+++ Information provided +++

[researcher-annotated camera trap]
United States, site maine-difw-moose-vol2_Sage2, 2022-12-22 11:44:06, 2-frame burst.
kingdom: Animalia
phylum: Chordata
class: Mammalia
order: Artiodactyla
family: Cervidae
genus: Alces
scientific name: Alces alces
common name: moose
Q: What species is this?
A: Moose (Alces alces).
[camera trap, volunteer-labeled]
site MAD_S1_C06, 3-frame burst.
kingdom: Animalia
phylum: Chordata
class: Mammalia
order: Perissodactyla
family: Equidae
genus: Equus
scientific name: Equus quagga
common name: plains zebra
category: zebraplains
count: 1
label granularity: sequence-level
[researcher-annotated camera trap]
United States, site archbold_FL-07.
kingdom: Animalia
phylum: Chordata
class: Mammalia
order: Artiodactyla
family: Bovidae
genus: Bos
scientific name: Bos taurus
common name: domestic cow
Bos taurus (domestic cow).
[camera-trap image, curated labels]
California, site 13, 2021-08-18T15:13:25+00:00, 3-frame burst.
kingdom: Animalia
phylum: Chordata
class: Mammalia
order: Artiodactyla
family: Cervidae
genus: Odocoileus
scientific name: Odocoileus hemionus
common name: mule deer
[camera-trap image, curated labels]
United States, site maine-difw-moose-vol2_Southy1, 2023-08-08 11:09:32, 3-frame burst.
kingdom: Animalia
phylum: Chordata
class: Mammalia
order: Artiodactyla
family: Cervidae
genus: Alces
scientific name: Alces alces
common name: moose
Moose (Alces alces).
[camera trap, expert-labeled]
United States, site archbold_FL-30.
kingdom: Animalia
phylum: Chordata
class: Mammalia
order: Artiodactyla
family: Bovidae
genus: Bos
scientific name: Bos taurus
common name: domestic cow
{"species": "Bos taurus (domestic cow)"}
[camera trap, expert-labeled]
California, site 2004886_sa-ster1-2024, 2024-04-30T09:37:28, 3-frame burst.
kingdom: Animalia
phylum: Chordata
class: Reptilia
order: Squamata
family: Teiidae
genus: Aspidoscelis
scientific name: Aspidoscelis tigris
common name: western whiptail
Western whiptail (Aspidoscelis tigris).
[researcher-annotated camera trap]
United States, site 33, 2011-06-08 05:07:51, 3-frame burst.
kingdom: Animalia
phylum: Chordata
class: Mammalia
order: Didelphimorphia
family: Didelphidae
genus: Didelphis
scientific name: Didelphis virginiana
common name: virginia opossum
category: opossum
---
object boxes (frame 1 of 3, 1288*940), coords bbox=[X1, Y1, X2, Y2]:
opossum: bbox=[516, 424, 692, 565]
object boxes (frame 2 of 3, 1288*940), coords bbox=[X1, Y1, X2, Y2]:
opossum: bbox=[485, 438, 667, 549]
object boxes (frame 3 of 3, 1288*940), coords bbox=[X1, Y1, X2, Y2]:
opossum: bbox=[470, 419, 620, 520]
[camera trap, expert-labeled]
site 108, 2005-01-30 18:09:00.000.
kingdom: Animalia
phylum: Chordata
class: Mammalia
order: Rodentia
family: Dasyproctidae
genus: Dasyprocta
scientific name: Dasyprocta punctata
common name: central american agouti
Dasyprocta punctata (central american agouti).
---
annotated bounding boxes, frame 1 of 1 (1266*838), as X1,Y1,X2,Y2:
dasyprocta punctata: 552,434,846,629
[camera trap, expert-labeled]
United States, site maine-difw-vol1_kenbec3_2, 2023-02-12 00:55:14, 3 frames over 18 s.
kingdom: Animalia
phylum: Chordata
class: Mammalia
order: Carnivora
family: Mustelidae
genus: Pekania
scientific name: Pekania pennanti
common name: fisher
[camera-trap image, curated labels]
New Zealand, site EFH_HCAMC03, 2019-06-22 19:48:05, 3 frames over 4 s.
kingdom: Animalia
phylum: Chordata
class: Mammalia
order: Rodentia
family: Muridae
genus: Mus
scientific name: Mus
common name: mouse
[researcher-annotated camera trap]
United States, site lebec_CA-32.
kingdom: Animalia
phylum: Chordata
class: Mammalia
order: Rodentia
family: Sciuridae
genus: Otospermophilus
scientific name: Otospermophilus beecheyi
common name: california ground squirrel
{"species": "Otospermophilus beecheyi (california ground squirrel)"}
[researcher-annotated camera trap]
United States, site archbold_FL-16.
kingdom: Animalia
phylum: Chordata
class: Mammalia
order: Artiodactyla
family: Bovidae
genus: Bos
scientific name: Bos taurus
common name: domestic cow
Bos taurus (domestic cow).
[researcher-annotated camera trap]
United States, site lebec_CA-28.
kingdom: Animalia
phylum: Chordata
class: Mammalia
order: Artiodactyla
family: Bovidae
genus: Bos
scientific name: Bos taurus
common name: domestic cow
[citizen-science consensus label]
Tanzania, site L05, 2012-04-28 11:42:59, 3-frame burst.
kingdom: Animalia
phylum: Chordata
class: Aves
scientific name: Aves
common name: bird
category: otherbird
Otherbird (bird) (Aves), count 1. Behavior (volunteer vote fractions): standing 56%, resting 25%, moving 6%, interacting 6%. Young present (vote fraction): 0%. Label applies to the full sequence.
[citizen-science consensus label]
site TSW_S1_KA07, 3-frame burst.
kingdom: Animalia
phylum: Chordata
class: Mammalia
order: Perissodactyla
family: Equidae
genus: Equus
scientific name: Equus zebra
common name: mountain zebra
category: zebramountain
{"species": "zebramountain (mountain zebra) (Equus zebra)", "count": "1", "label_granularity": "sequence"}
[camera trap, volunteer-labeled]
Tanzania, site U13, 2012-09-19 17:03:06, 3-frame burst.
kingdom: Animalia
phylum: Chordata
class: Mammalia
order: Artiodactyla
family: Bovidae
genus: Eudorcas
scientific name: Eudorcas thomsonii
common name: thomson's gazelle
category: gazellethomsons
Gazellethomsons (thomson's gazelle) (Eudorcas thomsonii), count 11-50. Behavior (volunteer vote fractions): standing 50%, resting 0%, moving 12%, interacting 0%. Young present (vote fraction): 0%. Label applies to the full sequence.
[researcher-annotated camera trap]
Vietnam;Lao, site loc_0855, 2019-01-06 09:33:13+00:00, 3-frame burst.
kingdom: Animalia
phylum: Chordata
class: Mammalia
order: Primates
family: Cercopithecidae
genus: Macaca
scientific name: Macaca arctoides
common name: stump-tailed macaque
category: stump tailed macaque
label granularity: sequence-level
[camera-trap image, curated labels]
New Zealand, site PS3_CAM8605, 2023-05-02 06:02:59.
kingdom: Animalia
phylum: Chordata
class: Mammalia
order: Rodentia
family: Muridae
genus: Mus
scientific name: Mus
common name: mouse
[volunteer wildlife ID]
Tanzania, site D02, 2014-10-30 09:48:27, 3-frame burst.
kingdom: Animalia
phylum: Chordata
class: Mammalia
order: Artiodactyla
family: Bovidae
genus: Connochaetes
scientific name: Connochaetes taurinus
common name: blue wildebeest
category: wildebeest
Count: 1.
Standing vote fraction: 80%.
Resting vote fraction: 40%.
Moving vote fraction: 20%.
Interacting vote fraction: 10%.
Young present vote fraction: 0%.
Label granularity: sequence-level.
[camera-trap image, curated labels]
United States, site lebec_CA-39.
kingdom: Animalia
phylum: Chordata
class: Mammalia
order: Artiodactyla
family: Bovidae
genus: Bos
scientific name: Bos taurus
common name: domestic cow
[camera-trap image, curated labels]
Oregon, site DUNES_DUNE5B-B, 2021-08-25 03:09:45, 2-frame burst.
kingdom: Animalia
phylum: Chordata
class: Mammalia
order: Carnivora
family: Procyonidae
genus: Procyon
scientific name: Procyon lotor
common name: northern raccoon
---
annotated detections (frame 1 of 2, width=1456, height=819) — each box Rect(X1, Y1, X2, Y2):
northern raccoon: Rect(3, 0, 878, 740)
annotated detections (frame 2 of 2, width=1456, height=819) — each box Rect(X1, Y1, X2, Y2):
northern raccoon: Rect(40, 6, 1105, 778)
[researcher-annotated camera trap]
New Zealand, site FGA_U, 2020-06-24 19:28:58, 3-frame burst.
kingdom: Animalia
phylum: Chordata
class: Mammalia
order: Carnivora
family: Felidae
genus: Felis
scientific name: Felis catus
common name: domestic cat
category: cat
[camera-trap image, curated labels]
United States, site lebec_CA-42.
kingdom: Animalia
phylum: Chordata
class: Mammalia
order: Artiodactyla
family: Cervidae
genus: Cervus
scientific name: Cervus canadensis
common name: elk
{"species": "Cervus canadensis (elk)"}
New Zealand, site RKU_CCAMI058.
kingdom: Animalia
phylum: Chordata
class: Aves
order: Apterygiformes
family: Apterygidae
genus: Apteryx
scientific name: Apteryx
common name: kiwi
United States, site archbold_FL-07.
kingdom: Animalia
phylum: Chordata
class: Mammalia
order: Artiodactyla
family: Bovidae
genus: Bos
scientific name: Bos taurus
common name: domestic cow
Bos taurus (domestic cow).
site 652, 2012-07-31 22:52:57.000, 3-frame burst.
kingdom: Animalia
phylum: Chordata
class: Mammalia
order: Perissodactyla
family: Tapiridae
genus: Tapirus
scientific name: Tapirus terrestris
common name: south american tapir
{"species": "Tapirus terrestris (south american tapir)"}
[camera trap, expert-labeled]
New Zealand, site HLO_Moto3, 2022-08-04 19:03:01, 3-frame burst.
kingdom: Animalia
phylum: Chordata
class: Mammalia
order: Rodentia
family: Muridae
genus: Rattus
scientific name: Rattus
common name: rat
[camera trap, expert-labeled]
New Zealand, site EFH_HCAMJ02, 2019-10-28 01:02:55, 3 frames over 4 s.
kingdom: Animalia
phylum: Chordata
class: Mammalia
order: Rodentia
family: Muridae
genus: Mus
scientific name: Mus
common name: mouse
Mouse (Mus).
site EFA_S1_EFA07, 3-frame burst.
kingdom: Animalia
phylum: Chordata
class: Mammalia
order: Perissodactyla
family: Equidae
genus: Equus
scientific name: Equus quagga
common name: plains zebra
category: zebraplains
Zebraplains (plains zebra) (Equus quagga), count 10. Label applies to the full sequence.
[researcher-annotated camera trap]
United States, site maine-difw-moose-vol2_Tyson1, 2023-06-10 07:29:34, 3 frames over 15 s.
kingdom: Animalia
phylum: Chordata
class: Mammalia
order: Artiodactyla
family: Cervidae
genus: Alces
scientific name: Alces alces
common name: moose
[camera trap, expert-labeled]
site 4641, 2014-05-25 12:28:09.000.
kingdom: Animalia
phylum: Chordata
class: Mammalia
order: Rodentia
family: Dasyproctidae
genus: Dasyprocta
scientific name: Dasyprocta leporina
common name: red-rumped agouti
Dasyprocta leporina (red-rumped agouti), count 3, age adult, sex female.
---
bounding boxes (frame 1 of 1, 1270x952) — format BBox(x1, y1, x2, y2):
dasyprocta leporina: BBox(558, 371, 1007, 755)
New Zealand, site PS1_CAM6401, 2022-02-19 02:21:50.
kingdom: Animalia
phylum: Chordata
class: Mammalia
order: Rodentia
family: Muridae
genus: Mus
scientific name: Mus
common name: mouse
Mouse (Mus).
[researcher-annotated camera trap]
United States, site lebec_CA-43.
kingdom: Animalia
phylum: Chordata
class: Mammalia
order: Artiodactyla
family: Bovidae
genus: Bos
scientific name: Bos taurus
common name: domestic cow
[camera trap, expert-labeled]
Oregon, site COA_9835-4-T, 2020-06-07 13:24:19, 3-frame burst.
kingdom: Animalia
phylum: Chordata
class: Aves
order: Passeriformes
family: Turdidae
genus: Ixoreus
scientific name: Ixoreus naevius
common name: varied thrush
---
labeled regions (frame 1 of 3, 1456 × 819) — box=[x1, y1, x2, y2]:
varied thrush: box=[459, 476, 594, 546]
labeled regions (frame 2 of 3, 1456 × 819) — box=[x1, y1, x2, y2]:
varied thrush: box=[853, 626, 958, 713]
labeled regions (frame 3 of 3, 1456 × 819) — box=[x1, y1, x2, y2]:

+++

▸ **Task prompt**
Only one stretch of the entries above is wanted: the lines from the one containing "United States, site archbold_FL-16." through the one containing "scientific name: Equus zebra". Please reproduce it exactly.

▸ **The answer**
United States, site archbold_FL-16.
kingdom: Animalia
phylum: Chordata
class: Mammalia
order: Artiodactyla
family: Bovidae
genus: Bos
scientific name: Bos taurus
common name: domestic cow
Bos taurus (domestic cow).
[researcher-annotated camera trap]
United States, site lebec_CA-28.
kingdom: Animalia
phylum: Chordata
class: Mammalia
order: Artiodactyla
family: Bovidae
genus: Bos
scientific name: Bos taurus
common name: domestic cow
[citizen-science consensus label]
Tanzania, site L05, 2012-04-28 11:42:59, 3-frame burst.
kingdom: Animalia
phylum: Chordata
class: Aves
scientific name: Aves
common name: bird
category: otherbird
Otherbird (bird) (Aves), count 1. Behavior (volunteer vote fractions): standing 56%, resting 25%, moving 6%, interacting 6%. Young present (vote fraction): 0%. Label applies to the full sequence.
[citizen-science consensus label]
site TSW_S1_KA07, 3-frame burst.
kingdom: Animalia
phylum: Chordata
class: Mammalia
order: Perissodactyla
family: Equidae
genus: Equus
scientific name: Equus zebra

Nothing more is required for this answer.